● Text section:

***

Describing datasets

Below are two examples of datasets with different organizations and issues which demonstrate the capabilities of DatasetManager.

Well organized dataset with minimal issues

Consider a dataset organized as follows:

📂 genpath
├ 📂 Visual3D
│ ├ 📂 Subject 1
│ │ ├ 📂 export
│ │ │ └ 📂 park
│ │ │   ├ park-none.mat
│ │ │   ├ park-norm.mat
│ │ │   └ park-excess.mat
│ │ └ 📂 import
│ ├ 📂 Subject 2
│ ┊
│
└ 📂 DFlow
  ├ 📂 Subject 1
  │ ├ park-none.csv
  │ ├ park-norm.csv
  │ ├ park-excess.csv
  │ ┊
  ├ 📂 Subject 2
  ┊

📂 rawpath
├ 📂 Subject 1
│ └ 📂 _
│   ├ park-none.c3d
│   ├ park-norm.c3d
│   ├ park-excess.c3d
│   ┊
├ 📂 Subject 2
┊

The dataset is organized into 3 separate folders, but all the trials use the same naming scheme between the different folders. Therefore, we can group the data into 3 different data subsets (genpath/Visual3D, genpath/DFlow, and rawpath) for this analysis based on their location and filetype. Each DataSubset gets a name, a source type, a parent directory, and a glob which describes the structure and location, and possibly more (eg extension), of the files specified by the DataSubset.

Julia code

genpath = "path/to/one/subset"
dflowpath = "path/to/another/subset"

***

● Collected data:
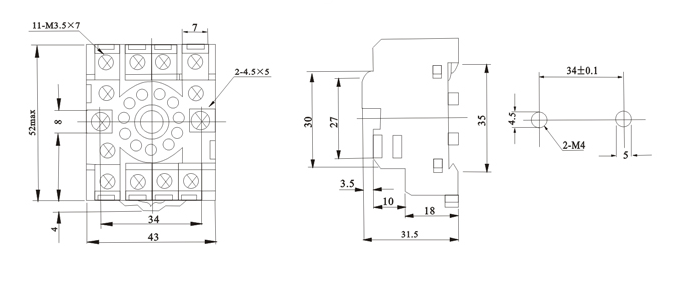 Relay socket PF113A E 3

***

● Requirement A:
Return the part of the section on describing datasets from "The dataset is" up to and including "by the DataSubset.", with no changes.
● Requirement B:
For each statement, say whether it agrees with the section on describing datasets, answering yes or no and quoting the words of the section that decide it: (i) the dataset is split across three separate folders; (ii) each folder uses its own naming scheme for the trials; (iii) every DataSubset is given a name, a source type, a parent directory, and a glob.
The data come from a separate source unrelated to the text.

● Worked solution A:
The dataset is organized into 3 separate folders, but all the trials use the same naming scheme between the different folders. Therefore, we can group the data into 3 different data subsets (genpath/Visual3D, genpath/DFlow, and rawpath) for this analysis based on their location and filetype. Each DataSubset gets a name, a source type, a parent directory, and a glob which describes the structure and location, and possibly more (eg extension), of the files specified by the DataSubset.

● Worked solution B:
(i) Yes: "The dataset is organized into 3 separate folders"
(ii) No: "all the trials use the same naming scheme between the different folders"
(iii) Yes: "Each DataSubset gets a name, a source type, a parent directory, and a glob"